[DATA FOR PROCESSING]
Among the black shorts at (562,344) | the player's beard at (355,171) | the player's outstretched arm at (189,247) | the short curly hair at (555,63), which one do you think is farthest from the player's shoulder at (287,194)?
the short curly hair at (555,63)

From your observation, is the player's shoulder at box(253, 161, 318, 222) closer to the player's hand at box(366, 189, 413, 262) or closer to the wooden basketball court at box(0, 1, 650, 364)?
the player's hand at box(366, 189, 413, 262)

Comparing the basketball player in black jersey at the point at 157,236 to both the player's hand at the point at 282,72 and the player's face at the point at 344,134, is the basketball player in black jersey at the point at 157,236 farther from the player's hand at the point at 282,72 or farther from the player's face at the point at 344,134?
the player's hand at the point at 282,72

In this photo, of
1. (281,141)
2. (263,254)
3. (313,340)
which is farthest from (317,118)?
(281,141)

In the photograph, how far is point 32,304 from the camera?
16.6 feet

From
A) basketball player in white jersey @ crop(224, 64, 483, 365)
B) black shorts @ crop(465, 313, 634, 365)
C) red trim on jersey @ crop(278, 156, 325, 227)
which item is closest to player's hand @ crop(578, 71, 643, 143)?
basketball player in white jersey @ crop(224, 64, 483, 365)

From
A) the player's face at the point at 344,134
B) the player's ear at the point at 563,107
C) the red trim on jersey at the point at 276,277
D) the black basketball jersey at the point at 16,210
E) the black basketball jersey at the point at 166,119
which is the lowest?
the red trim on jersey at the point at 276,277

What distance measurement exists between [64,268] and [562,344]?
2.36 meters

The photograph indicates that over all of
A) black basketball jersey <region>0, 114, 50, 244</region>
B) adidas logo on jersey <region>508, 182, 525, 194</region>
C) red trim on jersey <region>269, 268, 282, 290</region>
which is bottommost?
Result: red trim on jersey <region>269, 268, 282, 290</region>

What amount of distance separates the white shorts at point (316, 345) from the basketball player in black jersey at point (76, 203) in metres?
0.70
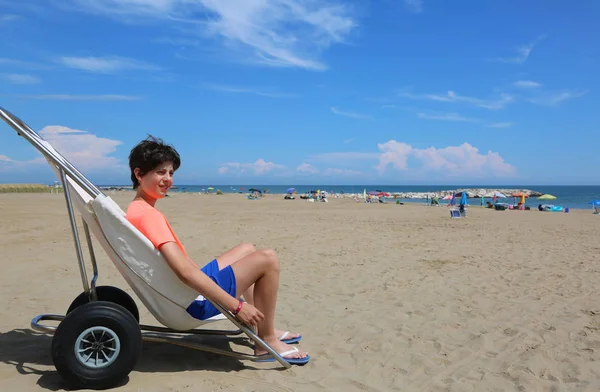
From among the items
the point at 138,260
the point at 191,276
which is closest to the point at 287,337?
the point at 191,276

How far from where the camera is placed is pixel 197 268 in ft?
10.5

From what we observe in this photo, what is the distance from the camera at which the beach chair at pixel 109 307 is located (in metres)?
2.96

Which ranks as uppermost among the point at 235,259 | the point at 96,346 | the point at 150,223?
the point at 150,223

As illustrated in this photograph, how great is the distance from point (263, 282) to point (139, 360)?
116 cm

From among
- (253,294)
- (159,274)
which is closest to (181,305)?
(159,274)

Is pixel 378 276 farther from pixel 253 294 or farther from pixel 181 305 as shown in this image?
pixel 181 305

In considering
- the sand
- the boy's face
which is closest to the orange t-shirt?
the boy's face

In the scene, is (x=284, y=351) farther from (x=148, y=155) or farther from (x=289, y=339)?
(x=148, y=155)

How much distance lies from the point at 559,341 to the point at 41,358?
451 cm

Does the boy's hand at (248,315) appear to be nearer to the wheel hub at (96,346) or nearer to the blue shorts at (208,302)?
the blue shorts at (208,302)

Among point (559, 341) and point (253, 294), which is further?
point (559, 341)

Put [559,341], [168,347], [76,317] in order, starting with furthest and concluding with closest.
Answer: [559,341]
[168,347]
[76,317]

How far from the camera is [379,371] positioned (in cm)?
362

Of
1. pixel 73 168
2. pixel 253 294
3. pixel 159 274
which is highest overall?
pixel 73 168
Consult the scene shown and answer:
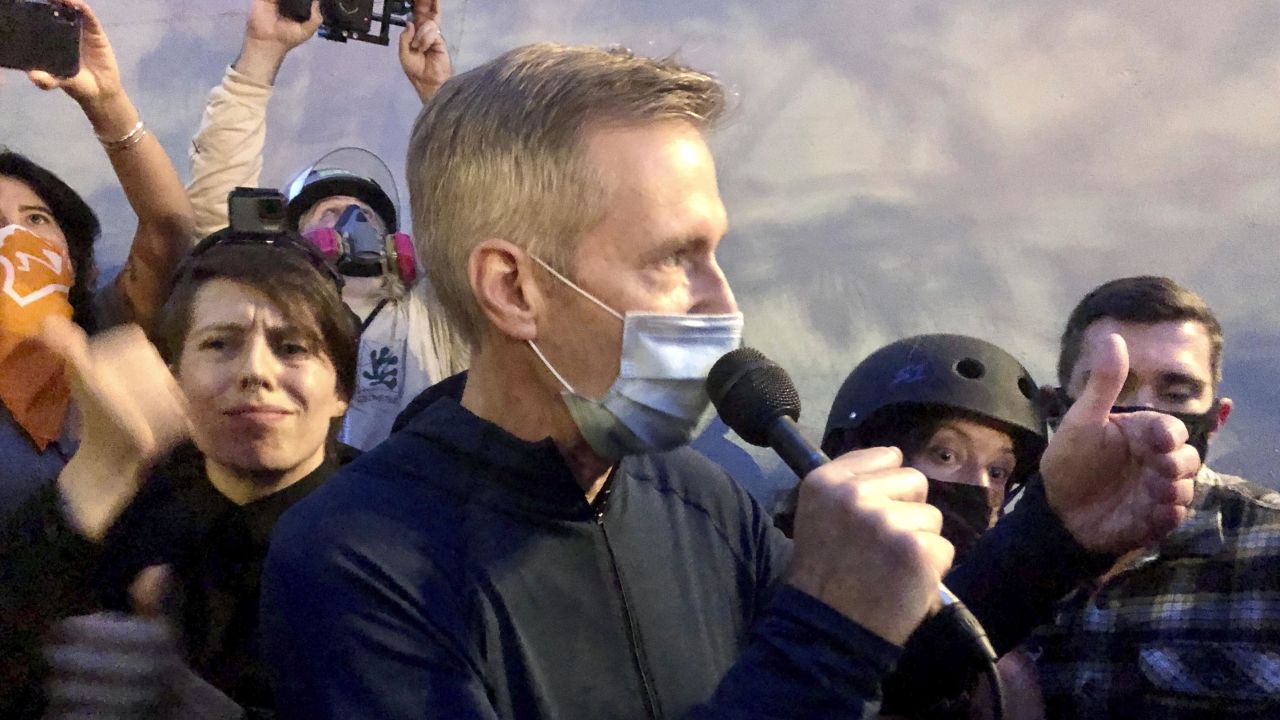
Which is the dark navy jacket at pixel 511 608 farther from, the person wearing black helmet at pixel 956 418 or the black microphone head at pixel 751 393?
the person wearing black helmet at pixel 956 418

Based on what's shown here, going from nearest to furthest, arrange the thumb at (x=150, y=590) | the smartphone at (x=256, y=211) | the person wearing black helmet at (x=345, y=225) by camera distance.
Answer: the thumb at (x=150, y=590)
the smartphone at (x=256, y=211)
the person wearing black helmet at (x=345, y=225)

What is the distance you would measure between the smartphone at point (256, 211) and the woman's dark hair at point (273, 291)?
0.04 metres

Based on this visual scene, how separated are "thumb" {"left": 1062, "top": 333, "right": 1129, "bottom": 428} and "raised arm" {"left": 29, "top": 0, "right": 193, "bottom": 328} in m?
1.65

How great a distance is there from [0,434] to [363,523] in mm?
1032

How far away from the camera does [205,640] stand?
4.77 feet

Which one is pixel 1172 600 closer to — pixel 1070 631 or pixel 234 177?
pixel 1070 631

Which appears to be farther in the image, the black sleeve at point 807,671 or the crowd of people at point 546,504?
the crowd of people at point 546,504

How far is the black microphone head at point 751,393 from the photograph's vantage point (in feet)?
3.13

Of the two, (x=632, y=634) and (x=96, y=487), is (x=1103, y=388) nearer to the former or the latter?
(x=632, y=634)

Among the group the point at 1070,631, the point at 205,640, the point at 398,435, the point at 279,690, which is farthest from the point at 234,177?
the point at 1070,631

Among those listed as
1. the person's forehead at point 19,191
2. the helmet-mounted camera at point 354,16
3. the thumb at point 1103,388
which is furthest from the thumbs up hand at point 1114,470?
the helmet-mounted camera at point 354,16

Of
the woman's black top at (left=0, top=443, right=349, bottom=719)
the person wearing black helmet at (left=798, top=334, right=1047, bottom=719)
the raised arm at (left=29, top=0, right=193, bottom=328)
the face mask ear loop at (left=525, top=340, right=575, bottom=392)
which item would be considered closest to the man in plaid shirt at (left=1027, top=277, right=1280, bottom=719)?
the person wearing black helmet at (left=798, top=334, right=1047, bottom=719)

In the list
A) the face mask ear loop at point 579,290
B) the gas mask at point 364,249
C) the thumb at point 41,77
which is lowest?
the gas mask at point 364,249

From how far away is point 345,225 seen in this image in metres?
2.46
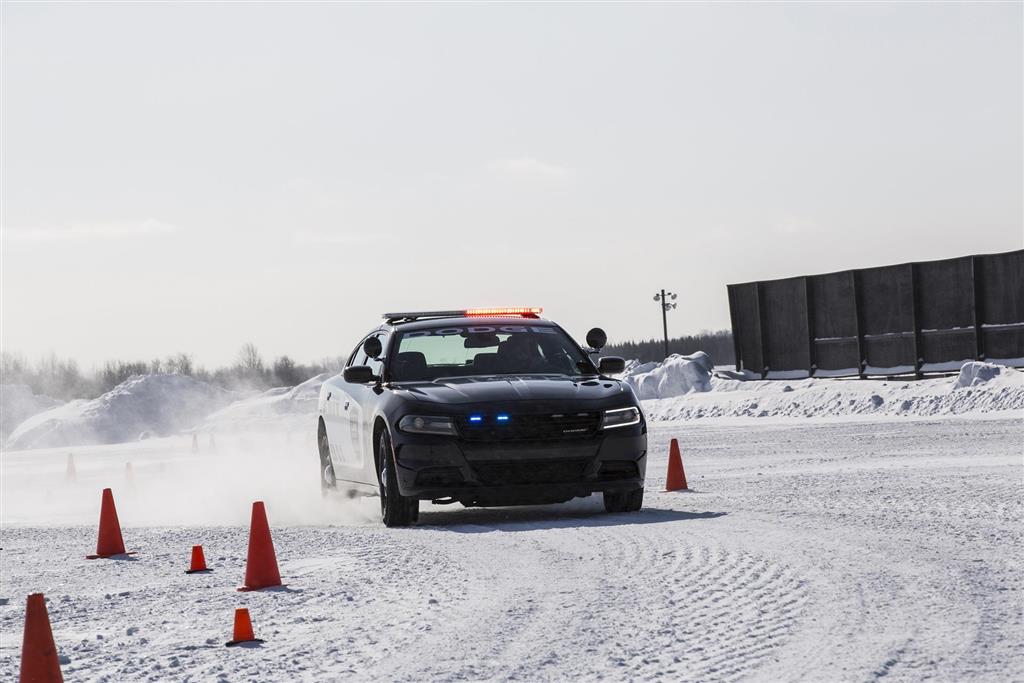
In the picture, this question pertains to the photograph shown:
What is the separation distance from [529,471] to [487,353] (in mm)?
1657

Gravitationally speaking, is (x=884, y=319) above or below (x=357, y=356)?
above

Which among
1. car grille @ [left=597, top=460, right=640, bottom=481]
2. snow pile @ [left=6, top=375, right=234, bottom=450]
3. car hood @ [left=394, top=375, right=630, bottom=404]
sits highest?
car hood @ [left=394, top=375, right=630, bottom=404]

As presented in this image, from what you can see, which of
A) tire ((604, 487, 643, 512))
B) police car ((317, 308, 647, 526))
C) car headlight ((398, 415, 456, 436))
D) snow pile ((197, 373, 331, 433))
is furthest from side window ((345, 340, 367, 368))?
snow pile ((197, 373, 331, 433))

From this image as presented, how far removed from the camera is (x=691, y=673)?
5.86 meters

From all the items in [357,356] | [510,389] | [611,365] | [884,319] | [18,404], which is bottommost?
[18,404]

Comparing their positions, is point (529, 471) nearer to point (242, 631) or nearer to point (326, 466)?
A: point (326, 466)

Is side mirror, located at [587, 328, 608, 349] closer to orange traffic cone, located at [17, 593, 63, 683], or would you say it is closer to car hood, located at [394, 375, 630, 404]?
car hood, located at [394, 375, 630, 404]

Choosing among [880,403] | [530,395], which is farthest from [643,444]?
[880,403]

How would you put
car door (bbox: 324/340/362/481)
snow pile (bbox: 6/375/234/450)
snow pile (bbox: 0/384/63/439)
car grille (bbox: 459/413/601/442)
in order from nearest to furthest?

[OBJECTIVE] Can you give back all the rows above with "bottommost" swapped for "lowest" wherever it occurs, everything else unchanged and the pictures left out?

[EXERCISE RESPONSE]
Among the black shorts at (562,344) | the player's beard at (355,171) | the player's outstretched arm at (189,247) | the short curly hair at (555,63), which one do you think is farthest from the player's shoulder at (287,194)?
the short curly hair at (555,63)

From your observation, is the player's shoulder at box(253, 161, 318, 222) closer to the player's hand at box(366, 189, 413, 262) or closer to the wooden basketball court at box(0, 1, 650, 364)?
the player's hand at box(366, 189, 413, 262)

Comparing the basketball player in black jersey at the point at 157,236 to both the player's hand at the point at 282,72 and the player's face at the point at 344,134, is the basketball player in black jersey at the point at 157,236 farther from the player's hand at the point at 282,72 or farther from the player's face at the point at 344,134?
the player's hand at the point at 282,72

In this photo, of
1. (281,141)
2. (263,254)
3. (313,340)
which is farthest from (317,118)?
(281,141)

In the photograph, how far is point 32,304 from the camera?
16.6 feet

From
A) basketball player in white jersey @ crop(224, 64, 483, 365)
B) black shorts @ crop(465, 313, 634, 365)
C) red trim on jersey @ crop(278, 156, 325, 227)
which item is closest to player's hand @ crop(578, 71, 643, 143)?
basketball player in white jersey @ crop(224, 64, 483, 365)

From
A) the player's face at the point at 344,134
B) the player's ear at the point at 563,107
C) the red trim on jersey at the point at 276,277
D) the black basketball jersey at the point at 16,210
E) the black basketball jersey at the point at 166,119
which is the lowest?
the red trim on jersey at the point at 276,277

What distance measurement exists between [64,268] and [562,344]?
2.36 meters

The photograph indicates that over all of
A) black basketball jersey <region>0, 114, 50, 244</region>
B) adidas logo on jersey <region>508, 182, 525, 194</region>
C) red trim on jersey <region>269, 268, 282, 290</region>
which is lowest?
Result: red trim on jersey <region>269, 268, 282, 290</region>

What amount of distance separates the white shorts at point (316, 345) from the basketball player in black jersey at point (76, 203) in metres?
0.70
From among the items
the point at 138,260
the point at 191,276
which is closest to the point at 287,337?
the point at 191,276

How far from where the camera is placed is pixel 197 268 in ft?
10.5

From what we observe in this photo, what is the distance from the camera at which the beach chair at pixel 109 307 is located (in metres)?
2.96

Which ranks as uppermost among the point at 235,259 | the point at 96,346 | the point at 150,223?
the point at 150,223

As illustrated in this photograph, how great is the distance from point (263, 282) to point (139, 360)?
116 cm

From among
- (253,294)
- (159,274)
which is closest to (181,305)?
(159,274)

Is pixel 378 276 farther from pixel 253 294 or farther from pixel 181 305 as shown in this image?
pixel 181 305

In considering
- the sand
- the boy's face
which is closest to the orange t-shirt?
the boy's face

In the scene, is (x=284, y=351) farther from (x=148, y=155) or farther from (x=289, y=339)?
(x=148, y=155)

How much distance lies from the point at 559,341 to the point at 41,358?
451 cm

Does the boy's hand at (248,315) appear to be nearer to the wheel hub at (96,346) or nearer to the blue shorts at (208,302)?
the blue shorts at (208,302)

Among point (559, 341) and point (253, 294), which is further?
point (559, 341)

Put [559,341], [168,347], [76,317] in order, starting with furthest and concluding with closest.
Answer: [559,341]
[168,347]
[76,317]

How far from the camera is [379,371] positioned (in cm)?
362

Of
1. pixel 73 168
2. pixel 253 294
3. pixel 159 274
which is highest overall?
pixel 73 168
Consult the scene shown and answer:
Which is the dark navy jacket at pixel 511 608 farther from, the person wearing black helmet at pixel 956 418 or the black microphone head at pixel 751 393?
the person wearing black helmet at pixel 956 418

Based on what's shown here, going from nearest to furthest, arrange the thumb at (x=150, y=590) | the smartphone at (x=256, y=211) | the person wearing black helmet at (x=345, y=225) by camera distance.
Answer: the thumb at (x=150, y=590)
the smartphone at (x=256, y=211)
the person wearing black helmet at (x=345, y=225)

What is the distance you would measure between the smartphone at point (256, 211) and the woman's dark hair at point (273, 291)?
0.04 metres

Based on this visual scene, how separated are "thumb" {"left": 1062, "top": 333, "right": 1129, "bottom": 428} and "raised arm" {"left": 29, "top": 0, "right": 193, "bottom": 328} in m?
1.65

How great a distance is there from [0,434] to [363,523] in mm?
1032

How far away from the camera does [205,640] stand?
4.77 feet

Which one is pixel 1172 600 closer to — pixel 1070 631 or pixel 234 177?
pixel 1070 631

Which appears to be farther in the image, the black sleeve at point 807,671 or the crowd of people at point 546,504?
the crowd of people at point 546,504

How far is the black microphone head at point 751,393 from the photograph's vantage point (in feet)?
3.13

Of the two, (x=632, y=634) and (x=96, y=487), is (x=1103, y=388) nearer to the former or the latter?
(x=632, y=634)

Among the group the point at 1070,631, the point at 205,640, the point at 398,435, the point at 279,690, which is farthest from the point at 234,177?
the point at 1070,631

Among those listed as
1. the person's forehead at point 19,191
2. the helmet-mounted camera at point 354,16
3. the thumb at point 1103,388
which is furthest from the thumbs up hand at point 1114,470?
the helmet-mounted camera at point 354,16

Of
the woman's black top at (left=0, top=443, right=349, bottom=719)
the person wearing black helmet at (left=798, top=334, right=1047, bottom=719)
the raised arm at (left=29, top=0, right=193, bottom=328)
the face mask ear loop at (left=525, top=340, right=575, bottom=392)
which item would be considered closest to the man in plaid shirt at (left=1027, top=277, right=1280, bottom=719)?
the person wearing black helmet at (left=798, top=334, right=1047, bottom=719)

In the list
A) the face mask ear loop at point 579,290
B) the gas mask at point 364,249
C) the thumb at point 41,77
which is lowest?
the gas mask at point 364,249

From how far away is point 345,225 seen in this image in metres?
2.46
In the picture, this question pertains to the photograph shown:
What is the separation distance from [529,471] to [487,353] (in mm)?
1657

Gravitationally speaking, is (x=884, y=319) above or below (x=357, y=356)?
above

Which among
1. car grille @ [left=597, top=460, right=640, bottom=481]
2. snow pile @ [left=6, top=375, right=234, bottom=450]
3. car hood @ [left=394, top=375, right=630, bottom=404]
sits highest?
car hood @ [left=394, top=375, right=630, bottom=404]

As presented in this image, from what you can see, which of
A) tire ((604, 487, 643, 512))
B) police car ((317, 308, 647, 526))
C) car headlight ((398, 415, 456, 436))
D) snow pile ((197, 373, 331, 433))
is furthest from side window ((345, 340, 367, 368))?
snow pile ((197, 373, 331, 433))

From this image as presented, how far removed from the camera is (x=691, y=673)?
5.86 meters

From all the items in [357,356] | [510,389] | [611,365] | [884,319] | [18,404], which is lowest?
[18,404]

Comparing their positions, is point (529, 471) nearer to point (242, 631) or nearer to point (326, 466)?
A: point (326, 466)

Is side mirror, located at [587, 328, 608, 349] closer to orange traffic cone, located at [17, 593, 63, 683], or would you say it is closer to car hood, located at [394, 375, 630, 404]?
car hood, located at [394, 375, 630, 404]

Choosing among [880,403] | [530,395], which is farthest from [643,444]?
[880,403]

How would you put
car door (bbox: 324/340/362/481)
snow pile (bbox: 6/375/234/450)
snow pile (bbox: 0/384/63/439)
car grille (bbox: 459/413/601/442)
in order from nearest to furthest?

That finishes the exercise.